>> start Provided passage

With the government fixing energy prices until at least April, it looks like October's 11.1% inflation rate could mark the peak. But it's unlikely to fall below double-digits until early next year, and the Bank of England is undoubtedly worried about inflation linked to the tight jobs market. Still, a pivot back to a 50bp hike in December looks likely.
The latest rise in household energy costs was enough to take UK inflation up to 11.1% in October. That’s a bit higher than was expected, and seems to be partly explained by another punchy 2% month-on-month increase in food prices, and a little bit of upside at the core level.
All of this is marginally hawkish for the Bank of England in that its closely watched measure of ‘core services’ inflation, which excludes some volatile components and the impact of VAT changes, came in a few percentage points higher than they’d pencilled in. By our calculation, that sits slightly above 6% YoY, compared to a forecast of 5.7% by the BoE a couple of weeks ago.
As we noted yesterday, worker shortages are proving to be a persistent issue for firms, and that potentially points to stickier inflation rates for service-sector firms where pay is a key pricing input. Still, with hiring demand falling, we suspect we’re near the peak for wage growth.
In fact – famous last words – it looks like UK headline inflation is at its peak too, or there or thereabouts. The fact that the government is effectively fixing electricity/gas unit prices below wholesale costs until next April means this is probably as high as it will get, though admittedly we expect headline rates to stay in double-digits until at least February next year.

>> end Provided passage

List of tasks:
a - Name every month of the year mentioned in the UK inflation commentary, each listed once.
b - For each statement, say whether the UK inflation commentary supports it (yes or no), and quote the words that settle it.
(i) Food prices rose 2% from the month before.
(ii) The Bank of England had forecast core services inflation at 6%.
(iii) Demand for hiring is rising.
c - Write the next paragraph of the UK inflation commentary, picking up after its last sentence.

>> start Data section

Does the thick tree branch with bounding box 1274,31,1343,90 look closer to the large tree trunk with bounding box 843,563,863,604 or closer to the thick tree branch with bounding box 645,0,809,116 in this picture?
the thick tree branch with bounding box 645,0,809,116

>> end Data section

Exercise answers:
a - April, October, December, February

b -
(i) Yes: "another punchy 2% month-on-month increase in food prices"
(ii) No: "compared to a forecast of 5.7% by the BoE a couple of weeks ago"
(iii) No: "with hiring demand falling"

c -
From there, we think there are compelling reasons to expect headline inflation to drift lower through the year, ending up closer to the Bank of England’s 2% target by early 2024. That’s especially true of goods categories, where lower input/shipping prices, stalling consumer demand and rising inventory levels not only point to lower inflation rates, but potentially also outright price falls in certain areas as retailers are forced to become more aggressive with discounting. The story, as we discussed earlier, is less clear-cut for services inflation.
UK inflation in 2023 will depend a lot on how energy support evolves after April
source: Macrobond, ING
The 2023 inflation outlook will also heavily depend on how the government adapts energy support next year. We’re still awaiting detail, but one possibility is that the majority of households switch back to paying the Ofgem regulated price from April. Based on our latest estimates using wholesale energy costs, the average household would pay £3300 in fiscal-year 2023 without any government support, compared to £2500 if prices remain capped. That would initially bump up inflation rates after April by roughly 2pp.
While it’s tempting to say that higher headline inflation rates in that scenario would be hawkish for the Bank of England, in practice the opposite is probably true. Reduced energy support would amplify the UK recession that most, including ourselves, now expect. That would imply lower core inflation further down the line.
With signs that inflation – both in core and headline terms – is close to or at a peak, and signs of recession mounting, we think the Bank of England is likely to pivot back to hiking in 50bp increments in December. Assuming another 25-50bp hike in February, we think the peak for Bank Rate is likely to be around 4%, a little below what markets are now pricing.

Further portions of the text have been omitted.